● Passage étudié
******

Dans cette leçon, nous :
- Sensibiliserons sur l'importance de l'équité dans le Machine Learning.
- En apprendrons plus sur les préjudices liés à l'équité.
- En apprendrons plus sur l'évaluation et l'atténuation des injustices.
## Prérequis
En tant que prérequis, veuillez lire le guide des connaissances sur les "Principes de l'IA responsable" et regarder la vidéo sur le sujet suivant :
En apprendre plus sur l'IA responsable en suivant ce [guide des connaissances](https://docs.microsoft.com/fr-fr/learn/modules/responsible-ai-principles/?WT.mc_id=academic-77952-leestott)
[![L'approche de Microsoft sur l'IA responsable](https://img.youtube.com/vi/dnC8-uUZXSc/0.jpg)](https://youtu.be/dnC8-uUZXSc "Microsoft's Approach to Responsible AI")
> 🎥 Cliquez sur l'image ci-dessus pour la vidéo : Microsoft's Approach to Responsible AI
## Injustices dans les données et les algorithmes
> "Si vous torturez les données assez longtemps, elles avoueront n'importe quoi" - Ronald Coase
Cette affirmation semble extrême, mais il est vrai que les données peuvent être manipulées pour étayer n'importe quelle conclusion. Une telle manipulation peut parfois se produire involontairement. En tant qu'êtres humains, nous avons tous des biais, et il est souvent difficile de savoir consciemment quand nous introduisons des biais dans les données.

******

● Données extraites
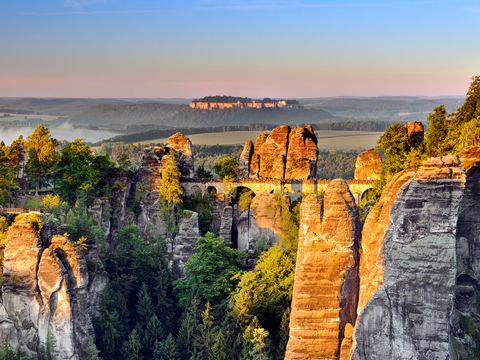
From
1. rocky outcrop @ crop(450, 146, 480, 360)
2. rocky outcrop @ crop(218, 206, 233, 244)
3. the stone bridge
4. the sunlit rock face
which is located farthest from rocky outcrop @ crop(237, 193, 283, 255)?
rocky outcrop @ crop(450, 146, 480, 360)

******

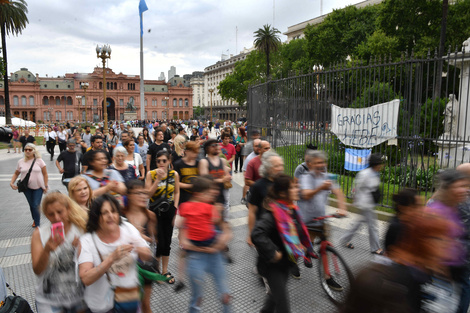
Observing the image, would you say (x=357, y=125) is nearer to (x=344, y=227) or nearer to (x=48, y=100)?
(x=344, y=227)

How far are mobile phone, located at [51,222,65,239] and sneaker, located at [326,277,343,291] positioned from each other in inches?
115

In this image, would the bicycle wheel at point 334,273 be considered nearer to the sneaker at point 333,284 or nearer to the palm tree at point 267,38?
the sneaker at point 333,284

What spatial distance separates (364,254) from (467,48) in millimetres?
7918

******

● Exercices
• a. Recopiez fidèlement le passage sur l'équité dans le Machine Learning, de « Dans cette leçon, nous » à « liés à l'équité. », bornes comprises.
• b. Dans le passage sur l'équité dans le Machine Learning, à qui est attribuée la citation selon laquelle les données avoueront n'importe quoi si on les torture assez longtemps ?

● Corrigés
• a.
Dans cette leçon, nous :
- Sensibiliserons sur l'importance de l'équité dans le Machine Learning.
- En apprendrons plus sur les préjudices liés à l'équité.

• b. À Ronald Coase.